The meeting was called for by Richmond resident Ward Naughton, using the Nextdoor.com Internet social media platform. It was held at the Richmond Branch Public Library.

It was noted at the meeting that when homeless camps get too big, the police tend to come in and break them up, which scatters homeless people into other areas.

“Just moving people on, is it really solving the problem? It just becomes somebody else’s problem, eventually,” Naughton said. “So, the question I have is: how do we engage the City to come up with real types of solutions?”

As the discussion progressed, it quickly became apparent that the room was divided into two camps: one which wants to cut off services to the homeless and one which wants to increase city services for them.

“We need to get tough with a lot of these people.
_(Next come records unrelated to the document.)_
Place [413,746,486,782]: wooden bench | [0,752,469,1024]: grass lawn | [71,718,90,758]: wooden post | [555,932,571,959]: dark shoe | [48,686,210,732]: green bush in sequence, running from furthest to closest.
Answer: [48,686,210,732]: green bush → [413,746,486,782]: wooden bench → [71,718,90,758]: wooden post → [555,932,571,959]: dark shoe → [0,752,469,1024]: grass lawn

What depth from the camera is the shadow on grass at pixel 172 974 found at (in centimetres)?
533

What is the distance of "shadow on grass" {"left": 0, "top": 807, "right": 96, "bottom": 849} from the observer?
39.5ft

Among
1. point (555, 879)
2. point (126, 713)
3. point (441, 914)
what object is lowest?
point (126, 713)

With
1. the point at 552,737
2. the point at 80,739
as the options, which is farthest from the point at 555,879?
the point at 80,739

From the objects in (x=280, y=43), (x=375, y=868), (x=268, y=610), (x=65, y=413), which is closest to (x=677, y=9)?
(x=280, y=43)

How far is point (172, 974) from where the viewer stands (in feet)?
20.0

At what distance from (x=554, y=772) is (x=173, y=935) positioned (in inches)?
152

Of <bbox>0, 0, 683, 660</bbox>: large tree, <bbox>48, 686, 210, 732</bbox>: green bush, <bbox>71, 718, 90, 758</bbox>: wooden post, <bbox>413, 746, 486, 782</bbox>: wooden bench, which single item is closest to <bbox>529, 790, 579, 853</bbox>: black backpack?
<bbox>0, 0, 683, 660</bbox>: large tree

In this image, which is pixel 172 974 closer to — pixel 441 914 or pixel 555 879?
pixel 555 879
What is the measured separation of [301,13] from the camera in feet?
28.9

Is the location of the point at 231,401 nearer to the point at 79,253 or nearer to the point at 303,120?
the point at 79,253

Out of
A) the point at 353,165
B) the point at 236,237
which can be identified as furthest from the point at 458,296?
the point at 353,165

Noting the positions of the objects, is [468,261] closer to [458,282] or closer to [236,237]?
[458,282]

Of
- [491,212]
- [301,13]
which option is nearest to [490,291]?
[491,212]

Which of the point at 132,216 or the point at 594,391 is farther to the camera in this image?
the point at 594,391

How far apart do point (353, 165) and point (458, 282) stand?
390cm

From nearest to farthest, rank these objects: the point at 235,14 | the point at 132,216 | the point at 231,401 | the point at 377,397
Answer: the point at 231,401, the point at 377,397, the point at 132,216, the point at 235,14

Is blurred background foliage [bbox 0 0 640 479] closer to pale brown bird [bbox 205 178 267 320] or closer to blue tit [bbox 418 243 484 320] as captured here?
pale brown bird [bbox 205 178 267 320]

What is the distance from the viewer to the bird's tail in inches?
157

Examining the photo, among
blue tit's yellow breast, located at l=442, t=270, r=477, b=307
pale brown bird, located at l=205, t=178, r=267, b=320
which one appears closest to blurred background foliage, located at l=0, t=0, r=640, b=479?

We keep giving them services and a lot of these people don’t respect getting services. They are using us,” said Brad McMillan. “Probably a lot of them are people who came here and found out that it was very easy to get services, and it’s become a lifestyle for them. And it doesn’t seem like that point of view ever gets to City Hall. They keep coming up with more services to give people. That’s the exact wrong thing to do. You need to find out, first of all, who came from here? And, if they didn’t come from here why are we supporting them? Send them back to where the hell they are from.”

Peter Jacobs lives on 14th Avenue, across the street from the Park Presidio Boulevard green belt where homeless people tend to camp. He said people who have mental health or drug addiction issues should be taken off the streets by the City and put into programs where they can get treatment.

“They don’t have the ability to make the right decision, on drugs. They don’t have the ability to make the right decision when they’re mentally ill,” said Jacobs. “They actually want help, the mentally ill. Many of them when they get to a certain phase, they go through phases, and you catch them in the right phase they say ‘please help me. I need help and I can’t bring myself to do it. I don’t know how.’ And they need help. So, you’re doing a good thing for them. It’s tough love.”

Naughton responded that, in the meantime, locals need to step up and show that they are willing to be a part of the solution, without waiting for City Hall to take the lead.

“What I’d like to keep us focused on is the manageable neighborhood issues, that we can do something,” Naughton said. “There’s two sides to this: what we want and what we’re willing to do. If we believe that the City is going to solve this problem … we’re going to be here having the same conversation five, 10, 15 years from now. The way you get help is showing you want to be a part of the solution and that you’re doing something.”

Stephen Byrne summed up the gist of the problem in dealing with homelessness, when he pointed out that even with this small group of people there were two differing opinions.

“Homelessness is a problem all over the United States, in fact, around the world,” Byrne said. “This seems like a really sticky, two-sided argument and there’s got to be an answer.”

Lindsay Shaw said she does not think homeless people are criminals.

“I don’t necessarily think that arresting them and throwing them in jail for three days, and then they’re just back out again, is going to fix anything,” Shaw said. “They’re here . They’ve been here for decades. They’re not going anywhere.”

Someone else suggested that vendors be required to lock their trash cans so the homeless cannot get into them and scatter trash around.

Naughton introduced the idea of Community Benefits Districts, of which there are 13 already around the City, he said.

“What they do is get the residents and the merchants together … to agree to beassessed a certain amount of money … and then what you do is hire an outreach team and private security, ” Naughton said.

Nicky Chiuchiarelli suggested that there was an immediate need for better data on the local homeless population, to figure out why current services are not working.

One point of consensus is the need for more public bathrooms.

“If you don’t like them going to the bathroom then give them a public bathroom, like one of those stations on Marnet Street,” Shaw said.

“I come from a country where there’s public bathrooms everywhere,” Byrne responded. “One thing I don’t like about America is not enough public toilets.”

The next community meeting on homelessness in the Richmond will be held on April 4, at the Golden Gate Park Senior Center, located at 37th Avenue and Fulton Street, from 6-8 p.m.